Per canali di comunicazione si intendono tutti quei procedimenti per mezzo dei quali una mente può interferire sull'altra. I canali di comunicazione possono essere intrapsichici, extrapsichici coscienti, extrapsichici inconsci e la comprensione di tutti i fenomeni dinamici psichici hanno luogo in un contesto non verbale.

Per poter aprire canali di comunicazione, è necessario che il TEMPO MENTALE del paziente coincida con il TEMPO SONORO-MUSICALE del terapeuta , dove appunto il suono diviene intermediario fra uno e l'altro (ISO).Nel paziente le energie provengono dall'iso gestaltico (inconscio) e dal'iso complementare (preconscio) che divenendo coscienti si aprono verso l'esterno.

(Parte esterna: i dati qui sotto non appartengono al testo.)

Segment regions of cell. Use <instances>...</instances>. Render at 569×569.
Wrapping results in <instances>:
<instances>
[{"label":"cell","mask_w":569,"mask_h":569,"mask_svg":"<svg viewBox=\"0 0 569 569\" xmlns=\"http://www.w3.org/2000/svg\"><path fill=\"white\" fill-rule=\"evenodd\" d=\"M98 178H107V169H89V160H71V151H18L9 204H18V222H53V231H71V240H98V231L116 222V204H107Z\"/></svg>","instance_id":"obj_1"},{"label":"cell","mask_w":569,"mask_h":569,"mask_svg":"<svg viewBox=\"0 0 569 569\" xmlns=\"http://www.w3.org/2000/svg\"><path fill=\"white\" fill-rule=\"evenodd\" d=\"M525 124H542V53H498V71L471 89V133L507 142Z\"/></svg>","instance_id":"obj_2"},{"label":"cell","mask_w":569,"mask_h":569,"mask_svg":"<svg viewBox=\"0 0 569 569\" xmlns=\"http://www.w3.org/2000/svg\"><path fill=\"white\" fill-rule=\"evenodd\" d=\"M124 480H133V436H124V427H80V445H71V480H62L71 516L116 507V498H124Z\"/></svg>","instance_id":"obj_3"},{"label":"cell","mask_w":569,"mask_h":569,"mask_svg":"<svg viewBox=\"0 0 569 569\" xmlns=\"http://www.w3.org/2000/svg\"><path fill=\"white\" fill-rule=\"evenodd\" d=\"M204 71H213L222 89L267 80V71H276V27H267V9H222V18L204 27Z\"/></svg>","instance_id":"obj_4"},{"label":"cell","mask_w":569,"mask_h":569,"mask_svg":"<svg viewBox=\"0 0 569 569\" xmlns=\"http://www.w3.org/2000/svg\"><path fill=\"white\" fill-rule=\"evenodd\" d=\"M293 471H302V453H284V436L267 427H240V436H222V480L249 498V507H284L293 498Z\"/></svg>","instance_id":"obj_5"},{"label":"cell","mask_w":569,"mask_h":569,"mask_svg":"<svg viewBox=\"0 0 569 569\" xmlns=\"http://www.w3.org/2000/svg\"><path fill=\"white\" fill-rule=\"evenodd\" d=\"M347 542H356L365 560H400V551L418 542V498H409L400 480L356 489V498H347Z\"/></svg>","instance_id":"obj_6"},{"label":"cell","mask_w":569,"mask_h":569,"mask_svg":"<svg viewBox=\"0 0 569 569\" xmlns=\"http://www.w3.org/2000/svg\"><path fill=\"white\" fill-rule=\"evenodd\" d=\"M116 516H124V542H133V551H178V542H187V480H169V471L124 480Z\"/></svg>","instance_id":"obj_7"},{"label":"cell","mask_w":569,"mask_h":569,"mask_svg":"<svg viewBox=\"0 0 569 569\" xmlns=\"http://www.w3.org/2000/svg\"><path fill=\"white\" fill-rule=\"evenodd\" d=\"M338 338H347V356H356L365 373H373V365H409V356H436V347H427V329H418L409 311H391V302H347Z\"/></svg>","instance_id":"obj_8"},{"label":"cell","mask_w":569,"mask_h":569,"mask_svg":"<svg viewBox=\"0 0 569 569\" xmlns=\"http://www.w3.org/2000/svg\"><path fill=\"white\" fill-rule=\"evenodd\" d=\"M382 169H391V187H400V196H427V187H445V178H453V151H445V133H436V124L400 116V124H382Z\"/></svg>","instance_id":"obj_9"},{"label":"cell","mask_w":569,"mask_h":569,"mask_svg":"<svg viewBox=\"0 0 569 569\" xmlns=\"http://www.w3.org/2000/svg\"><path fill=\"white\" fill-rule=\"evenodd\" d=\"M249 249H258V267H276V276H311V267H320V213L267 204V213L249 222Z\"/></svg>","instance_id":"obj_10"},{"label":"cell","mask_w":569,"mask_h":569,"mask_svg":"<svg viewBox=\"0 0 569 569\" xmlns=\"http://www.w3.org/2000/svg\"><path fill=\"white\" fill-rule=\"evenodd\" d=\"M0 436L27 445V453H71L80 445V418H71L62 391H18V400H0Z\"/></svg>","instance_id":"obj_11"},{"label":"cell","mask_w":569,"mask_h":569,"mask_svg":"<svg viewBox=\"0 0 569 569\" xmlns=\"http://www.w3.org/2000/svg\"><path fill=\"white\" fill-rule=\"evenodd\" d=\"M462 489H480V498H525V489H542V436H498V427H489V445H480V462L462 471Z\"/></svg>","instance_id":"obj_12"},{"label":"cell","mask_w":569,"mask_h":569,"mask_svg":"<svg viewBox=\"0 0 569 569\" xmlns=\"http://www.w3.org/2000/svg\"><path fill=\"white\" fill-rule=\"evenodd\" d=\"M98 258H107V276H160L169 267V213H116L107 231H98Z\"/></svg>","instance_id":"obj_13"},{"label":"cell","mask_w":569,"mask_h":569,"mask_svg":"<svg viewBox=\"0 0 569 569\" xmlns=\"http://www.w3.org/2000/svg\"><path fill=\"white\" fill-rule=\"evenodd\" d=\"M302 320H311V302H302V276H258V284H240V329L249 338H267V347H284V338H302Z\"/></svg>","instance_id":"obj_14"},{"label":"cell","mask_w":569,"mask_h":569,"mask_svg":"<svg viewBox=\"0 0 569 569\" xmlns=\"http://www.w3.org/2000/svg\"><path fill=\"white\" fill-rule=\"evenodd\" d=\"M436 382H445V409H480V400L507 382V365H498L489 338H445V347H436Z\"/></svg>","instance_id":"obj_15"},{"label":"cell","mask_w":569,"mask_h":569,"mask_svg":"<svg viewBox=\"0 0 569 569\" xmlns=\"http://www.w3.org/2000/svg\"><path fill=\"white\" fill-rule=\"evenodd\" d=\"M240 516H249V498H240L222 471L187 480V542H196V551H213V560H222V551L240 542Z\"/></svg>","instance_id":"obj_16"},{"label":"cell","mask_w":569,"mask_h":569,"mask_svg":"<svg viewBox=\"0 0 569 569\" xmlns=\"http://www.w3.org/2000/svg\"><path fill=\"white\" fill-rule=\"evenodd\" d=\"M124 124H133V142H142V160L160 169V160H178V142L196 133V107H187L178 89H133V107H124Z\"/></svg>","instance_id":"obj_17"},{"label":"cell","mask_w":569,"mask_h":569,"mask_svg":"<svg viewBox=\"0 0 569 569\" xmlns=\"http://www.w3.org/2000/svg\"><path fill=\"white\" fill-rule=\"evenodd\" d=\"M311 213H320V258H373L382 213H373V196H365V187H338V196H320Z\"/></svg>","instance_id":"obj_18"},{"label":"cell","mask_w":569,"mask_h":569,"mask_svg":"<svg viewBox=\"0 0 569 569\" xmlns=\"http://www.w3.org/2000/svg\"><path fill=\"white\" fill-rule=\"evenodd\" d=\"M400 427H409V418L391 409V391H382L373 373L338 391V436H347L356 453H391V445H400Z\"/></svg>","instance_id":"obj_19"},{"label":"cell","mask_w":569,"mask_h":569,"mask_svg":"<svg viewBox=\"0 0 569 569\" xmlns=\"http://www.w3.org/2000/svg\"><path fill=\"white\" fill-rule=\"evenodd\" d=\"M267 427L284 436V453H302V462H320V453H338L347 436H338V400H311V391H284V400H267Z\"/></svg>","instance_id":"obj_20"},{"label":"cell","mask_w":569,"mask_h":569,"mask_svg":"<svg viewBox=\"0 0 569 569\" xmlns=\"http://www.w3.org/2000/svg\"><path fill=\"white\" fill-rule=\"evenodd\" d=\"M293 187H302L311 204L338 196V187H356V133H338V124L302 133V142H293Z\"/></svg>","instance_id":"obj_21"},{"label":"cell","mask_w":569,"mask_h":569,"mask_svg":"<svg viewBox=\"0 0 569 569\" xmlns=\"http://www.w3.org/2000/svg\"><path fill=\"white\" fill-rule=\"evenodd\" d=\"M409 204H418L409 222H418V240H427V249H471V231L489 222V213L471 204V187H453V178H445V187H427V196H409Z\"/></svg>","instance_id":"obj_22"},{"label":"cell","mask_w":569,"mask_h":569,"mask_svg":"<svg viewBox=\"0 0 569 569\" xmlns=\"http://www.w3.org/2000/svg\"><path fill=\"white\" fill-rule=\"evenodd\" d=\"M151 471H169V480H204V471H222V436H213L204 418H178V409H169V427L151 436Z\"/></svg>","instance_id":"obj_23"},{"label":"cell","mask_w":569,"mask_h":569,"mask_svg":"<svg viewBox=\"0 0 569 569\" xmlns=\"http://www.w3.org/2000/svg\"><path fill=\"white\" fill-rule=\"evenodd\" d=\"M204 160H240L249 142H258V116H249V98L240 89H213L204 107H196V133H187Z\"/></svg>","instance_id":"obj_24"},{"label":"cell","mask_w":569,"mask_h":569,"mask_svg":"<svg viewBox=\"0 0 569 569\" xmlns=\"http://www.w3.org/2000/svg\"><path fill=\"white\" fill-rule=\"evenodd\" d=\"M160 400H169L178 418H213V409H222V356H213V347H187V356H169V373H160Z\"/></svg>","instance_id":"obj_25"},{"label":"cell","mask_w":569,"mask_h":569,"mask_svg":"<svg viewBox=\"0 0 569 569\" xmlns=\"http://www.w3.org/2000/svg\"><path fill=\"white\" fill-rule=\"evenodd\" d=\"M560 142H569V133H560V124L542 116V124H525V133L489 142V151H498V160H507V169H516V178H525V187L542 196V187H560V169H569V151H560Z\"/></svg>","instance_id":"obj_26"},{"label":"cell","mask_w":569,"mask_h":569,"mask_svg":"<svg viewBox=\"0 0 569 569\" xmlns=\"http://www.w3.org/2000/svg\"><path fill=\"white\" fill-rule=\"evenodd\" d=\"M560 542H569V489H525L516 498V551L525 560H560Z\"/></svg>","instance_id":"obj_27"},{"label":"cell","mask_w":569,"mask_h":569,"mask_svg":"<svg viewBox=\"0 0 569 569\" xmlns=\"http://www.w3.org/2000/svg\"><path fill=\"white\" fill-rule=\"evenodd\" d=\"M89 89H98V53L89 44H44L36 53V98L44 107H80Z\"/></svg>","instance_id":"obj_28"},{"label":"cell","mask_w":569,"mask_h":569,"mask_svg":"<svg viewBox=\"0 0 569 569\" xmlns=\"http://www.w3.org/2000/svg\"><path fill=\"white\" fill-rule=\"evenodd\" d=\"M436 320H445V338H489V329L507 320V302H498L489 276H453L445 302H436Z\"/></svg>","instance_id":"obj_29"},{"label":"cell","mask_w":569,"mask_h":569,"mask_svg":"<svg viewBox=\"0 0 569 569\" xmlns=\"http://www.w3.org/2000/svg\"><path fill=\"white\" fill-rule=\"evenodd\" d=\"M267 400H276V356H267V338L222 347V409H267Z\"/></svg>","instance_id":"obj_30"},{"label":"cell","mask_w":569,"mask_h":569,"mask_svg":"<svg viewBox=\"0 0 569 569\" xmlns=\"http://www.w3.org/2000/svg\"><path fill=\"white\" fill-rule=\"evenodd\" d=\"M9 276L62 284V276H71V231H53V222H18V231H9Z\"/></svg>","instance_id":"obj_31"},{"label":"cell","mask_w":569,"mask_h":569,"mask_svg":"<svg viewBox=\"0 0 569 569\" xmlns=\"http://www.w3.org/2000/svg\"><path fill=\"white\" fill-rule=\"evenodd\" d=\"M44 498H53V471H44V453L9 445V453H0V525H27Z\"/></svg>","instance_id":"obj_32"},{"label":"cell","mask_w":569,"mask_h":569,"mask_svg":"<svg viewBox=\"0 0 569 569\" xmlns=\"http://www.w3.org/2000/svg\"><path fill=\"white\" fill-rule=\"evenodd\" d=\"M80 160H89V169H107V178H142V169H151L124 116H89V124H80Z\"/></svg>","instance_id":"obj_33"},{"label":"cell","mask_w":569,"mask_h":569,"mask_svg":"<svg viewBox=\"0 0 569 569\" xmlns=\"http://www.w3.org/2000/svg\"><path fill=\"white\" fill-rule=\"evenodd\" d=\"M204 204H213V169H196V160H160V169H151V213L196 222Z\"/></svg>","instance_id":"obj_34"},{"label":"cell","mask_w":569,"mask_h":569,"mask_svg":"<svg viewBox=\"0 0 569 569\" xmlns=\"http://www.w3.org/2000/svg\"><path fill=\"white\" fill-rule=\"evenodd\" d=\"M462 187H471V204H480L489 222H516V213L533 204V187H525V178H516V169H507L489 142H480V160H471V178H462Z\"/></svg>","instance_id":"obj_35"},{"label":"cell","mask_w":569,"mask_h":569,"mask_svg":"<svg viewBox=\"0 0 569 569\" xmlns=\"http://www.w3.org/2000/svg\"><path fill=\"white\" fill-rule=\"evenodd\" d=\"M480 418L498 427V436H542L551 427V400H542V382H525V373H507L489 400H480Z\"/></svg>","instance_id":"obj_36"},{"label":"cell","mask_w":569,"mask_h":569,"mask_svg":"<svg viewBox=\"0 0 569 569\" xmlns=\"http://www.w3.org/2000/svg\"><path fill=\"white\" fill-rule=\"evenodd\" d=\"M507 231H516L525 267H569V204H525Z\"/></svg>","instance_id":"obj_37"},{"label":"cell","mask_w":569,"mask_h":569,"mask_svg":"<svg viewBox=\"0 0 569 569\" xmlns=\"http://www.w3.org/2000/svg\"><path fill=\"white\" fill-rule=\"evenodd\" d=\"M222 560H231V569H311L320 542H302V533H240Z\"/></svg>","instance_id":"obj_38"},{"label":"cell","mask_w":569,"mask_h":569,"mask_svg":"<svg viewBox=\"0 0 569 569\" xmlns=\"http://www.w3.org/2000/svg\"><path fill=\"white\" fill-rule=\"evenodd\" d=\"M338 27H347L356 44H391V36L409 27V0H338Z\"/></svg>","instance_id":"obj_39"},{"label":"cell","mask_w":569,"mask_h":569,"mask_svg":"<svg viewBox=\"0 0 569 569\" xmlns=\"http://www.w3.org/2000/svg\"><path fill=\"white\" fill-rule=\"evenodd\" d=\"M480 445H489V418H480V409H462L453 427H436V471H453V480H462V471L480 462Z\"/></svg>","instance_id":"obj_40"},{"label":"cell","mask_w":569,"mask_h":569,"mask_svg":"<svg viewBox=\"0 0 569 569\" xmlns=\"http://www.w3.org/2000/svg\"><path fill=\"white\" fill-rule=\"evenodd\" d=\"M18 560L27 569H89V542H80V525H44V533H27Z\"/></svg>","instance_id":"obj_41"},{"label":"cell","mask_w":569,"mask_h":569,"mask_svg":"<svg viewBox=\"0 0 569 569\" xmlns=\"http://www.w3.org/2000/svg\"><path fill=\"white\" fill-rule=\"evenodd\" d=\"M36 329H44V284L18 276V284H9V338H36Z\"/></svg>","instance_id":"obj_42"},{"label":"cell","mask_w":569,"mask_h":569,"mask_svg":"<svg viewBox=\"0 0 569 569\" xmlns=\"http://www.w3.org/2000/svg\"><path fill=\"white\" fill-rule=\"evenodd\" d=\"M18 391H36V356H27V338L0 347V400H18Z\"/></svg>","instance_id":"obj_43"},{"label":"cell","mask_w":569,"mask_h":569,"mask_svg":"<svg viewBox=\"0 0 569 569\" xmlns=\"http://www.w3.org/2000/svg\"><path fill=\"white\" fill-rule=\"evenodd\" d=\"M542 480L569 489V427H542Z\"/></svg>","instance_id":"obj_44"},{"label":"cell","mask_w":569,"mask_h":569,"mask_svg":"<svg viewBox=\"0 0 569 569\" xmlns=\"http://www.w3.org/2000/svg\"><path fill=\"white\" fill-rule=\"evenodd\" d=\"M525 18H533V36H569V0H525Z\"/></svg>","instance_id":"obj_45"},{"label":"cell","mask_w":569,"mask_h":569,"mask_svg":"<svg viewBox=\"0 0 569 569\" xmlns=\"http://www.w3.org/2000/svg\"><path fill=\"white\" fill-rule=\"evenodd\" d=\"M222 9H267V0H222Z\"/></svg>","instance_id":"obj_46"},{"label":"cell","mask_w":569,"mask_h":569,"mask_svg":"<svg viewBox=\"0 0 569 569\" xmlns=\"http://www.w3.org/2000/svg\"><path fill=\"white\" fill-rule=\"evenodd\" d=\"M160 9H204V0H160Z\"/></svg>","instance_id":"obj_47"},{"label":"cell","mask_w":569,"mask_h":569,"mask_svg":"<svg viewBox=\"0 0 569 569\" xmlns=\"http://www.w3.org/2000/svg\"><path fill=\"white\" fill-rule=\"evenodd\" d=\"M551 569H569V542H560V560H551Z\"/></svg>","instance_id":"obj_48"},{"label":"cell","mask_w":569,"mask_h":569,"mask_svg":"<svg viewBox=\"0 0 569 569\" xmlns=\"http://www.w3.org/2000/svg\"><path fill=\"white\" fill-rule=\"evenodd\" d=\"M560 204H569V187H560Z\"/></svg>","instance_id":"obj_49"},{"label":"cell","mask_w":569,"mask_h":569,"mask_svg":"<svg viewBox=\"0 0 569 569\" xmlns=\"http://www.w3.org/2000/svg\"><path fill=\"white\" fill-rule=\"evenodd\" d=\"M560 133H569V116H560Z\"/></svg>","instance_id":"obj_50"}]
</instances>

Stabilito e aperto il canale di comunicazione si è nel pieno del processo terapeutico nel corso del quale si restituisce al paziente la rielaborazione dei modelli dinamici del suo psichismo, della sua interrelazione .

Le risposte porteranno in sé anche delle caratteristiche del terapeuta, poiché in ogni processo terapeutico, (luogo in cui si svolge un processo temporale), non si può cancellare la persona del Musicoterapeuta che diviene parte integrante nella costruzione della terapia per via delle influenze reciproche tra le parti.Il lavoro pedagogico (sviluppo delle capacità ) e il lavoro psicologico (rafforzamento dell'io, delle relazioni interpersonali, della socializzazione) in questo ambito si intrecciano e si amplificano.